Which lines run from the one containing "Certified Used 2026" through the last line of the records? Copy them exactly, leaving pictures out.

::: DATA TO EXAMINE :::

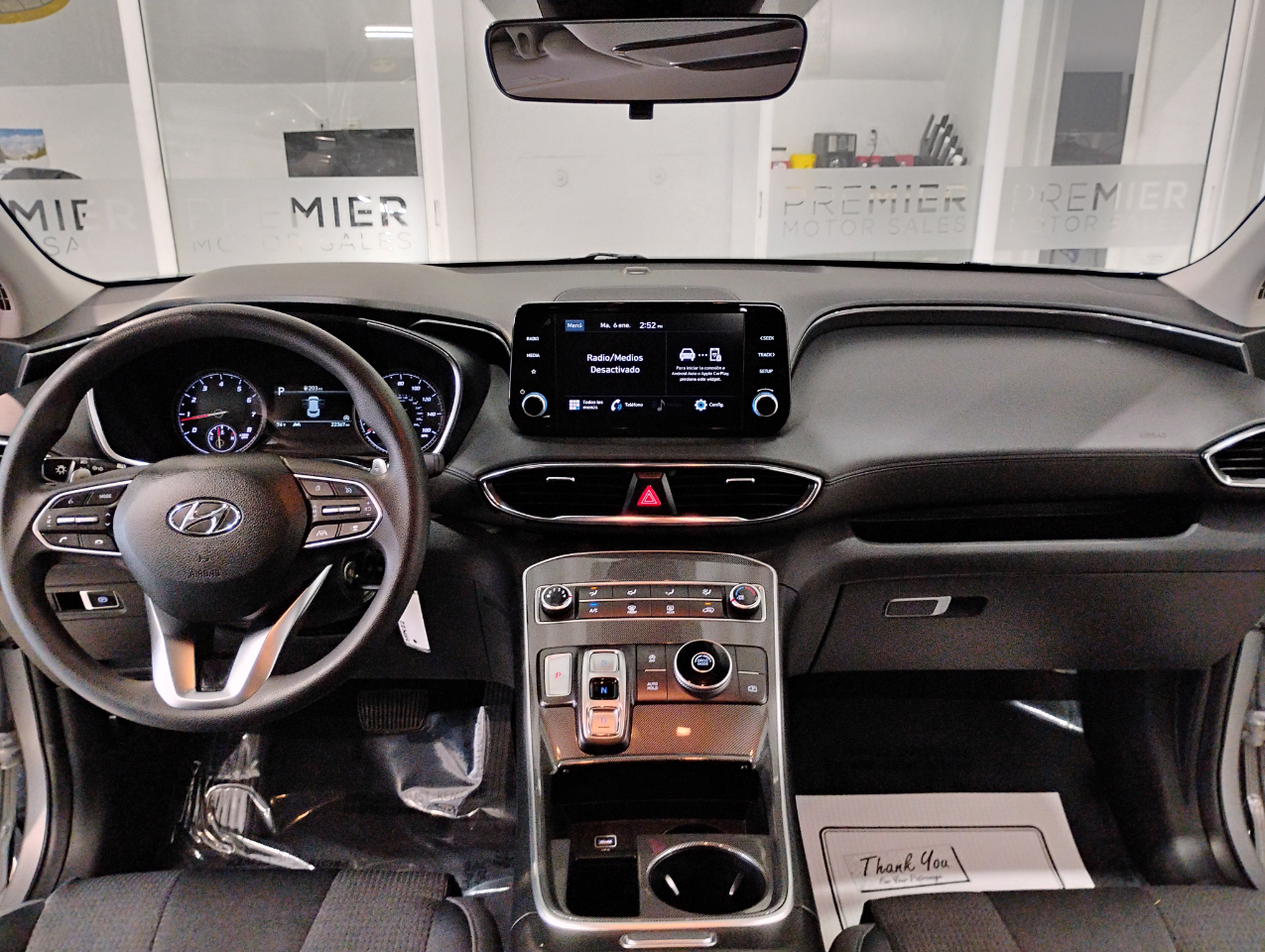 Hyundai Santa Fe SE 2023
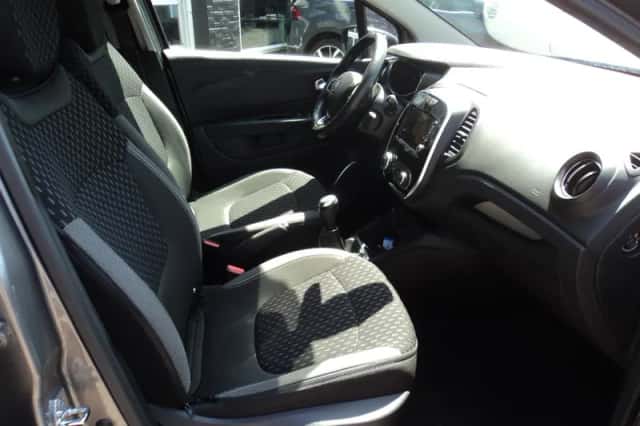Renault Captur (2017) thumbnail 14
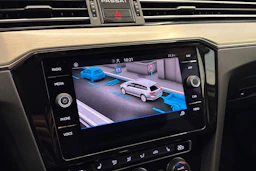 valkoinen Volkswagen Passat 2020 kuva 31.
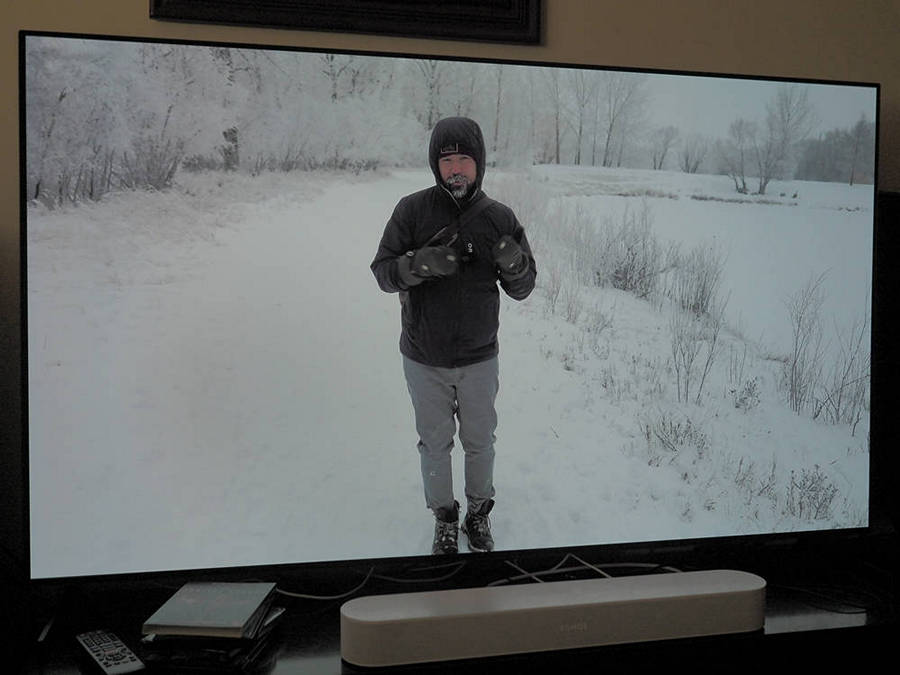 śnieżny krajobraz, na środku ekranu stoi mężczyzna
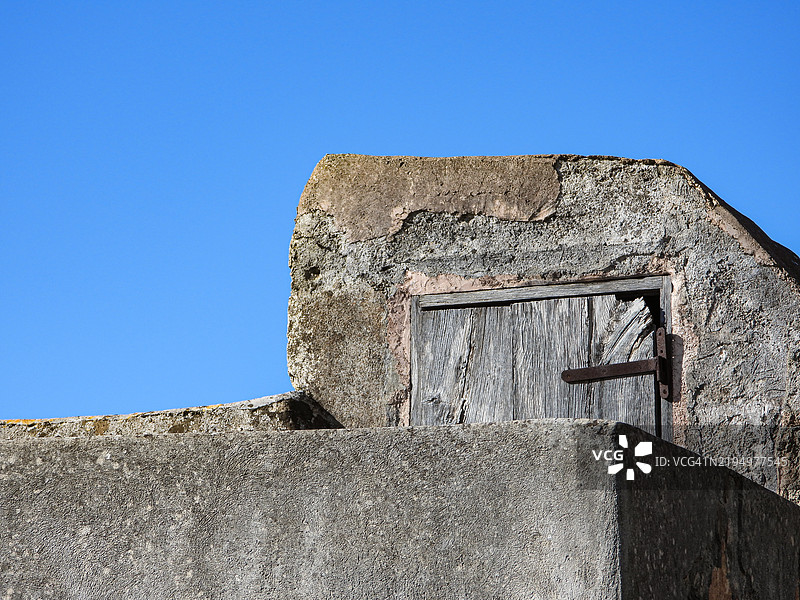低角度视图的古老遗迹与晴朗的蓝天，莫尔恰诺·迪·莱乌卡，普利亚，意大利图片素材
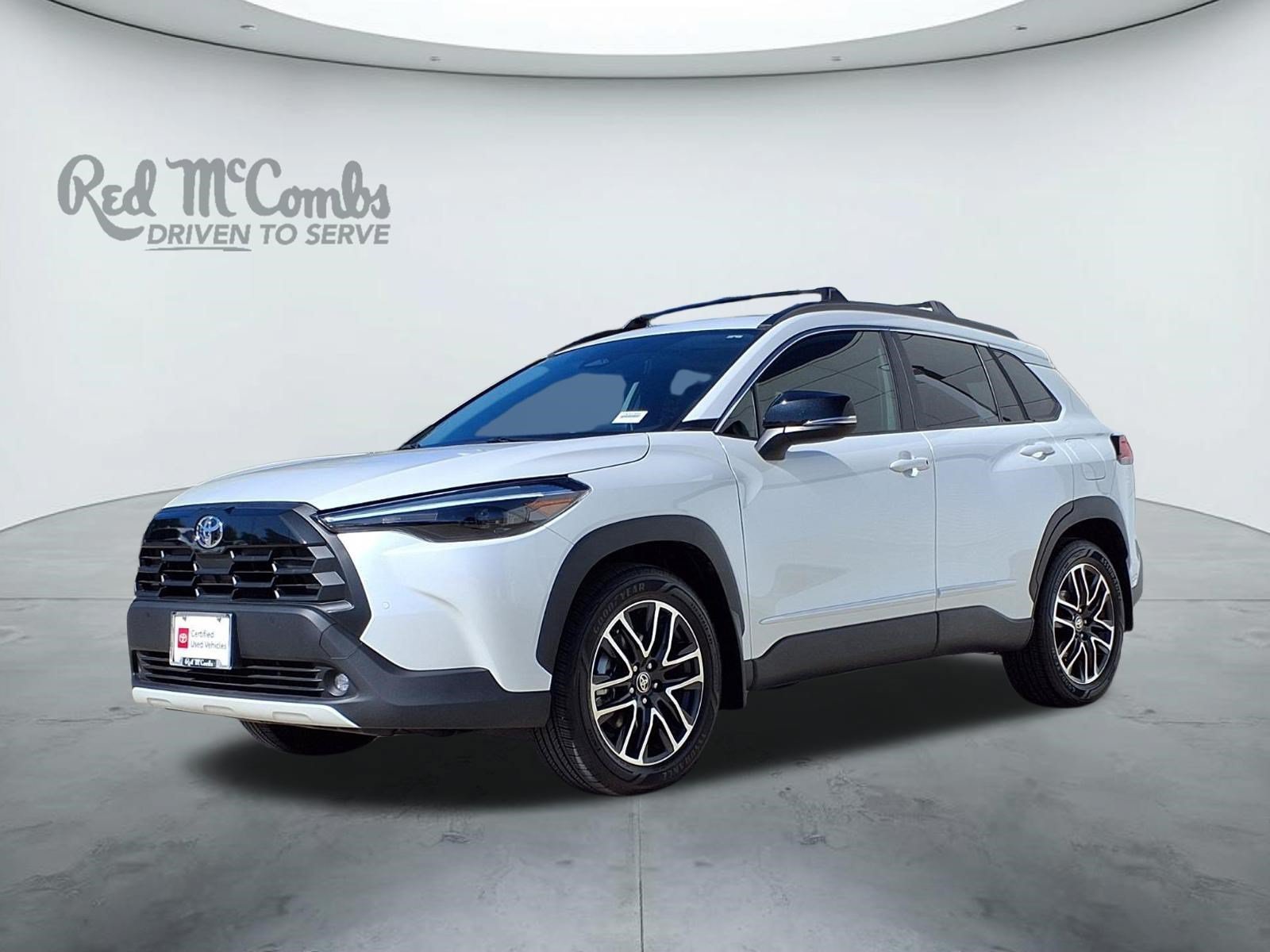 Certified Used 2026 WIND CHILL PEARL Toyota XLE image 1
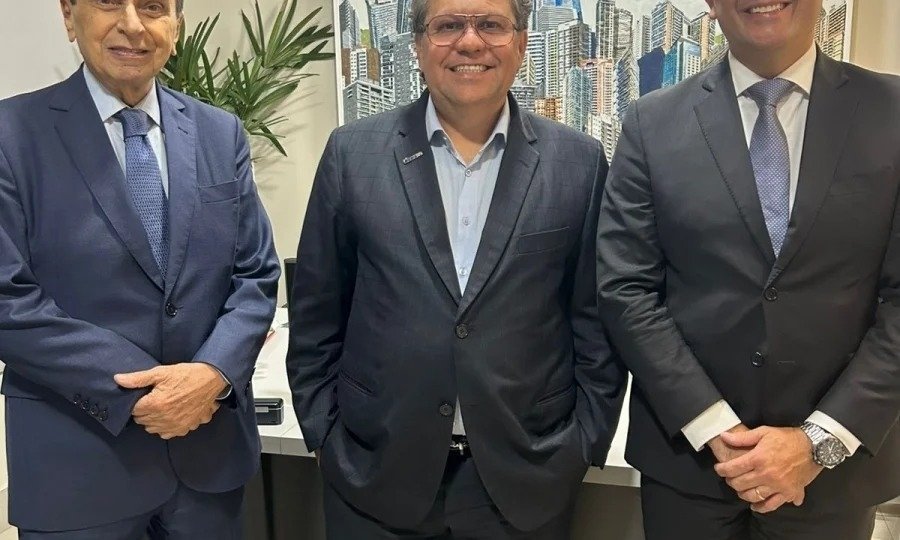 Primeira aula do HUB Ademi Qualifica em 2026 reúne especialistas para debater incorporação imobiliária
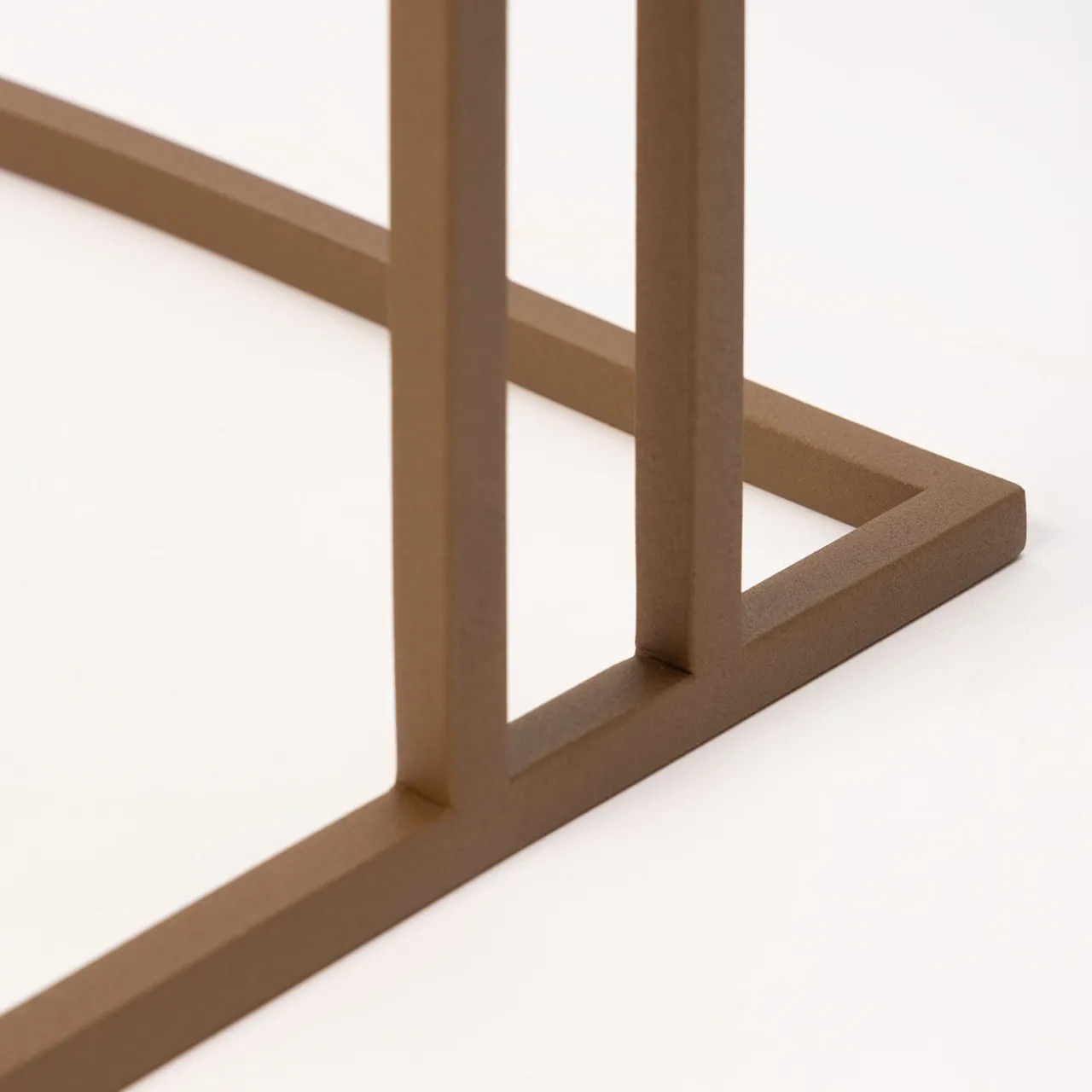 Splot Design Side Tables<Thabit Round Brown Steel Side Table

:::

YOUR RESPONSE:
 Certified Used 2026 WIND CHILL PEARL Toyota XLE image 1
 Primeira aula do HUB Ademi Qualifica em 2026 reúne especialistas para debater incorporação imobiliária
 Splot Design Side Tables<Thabit Round Brown Steel Side Table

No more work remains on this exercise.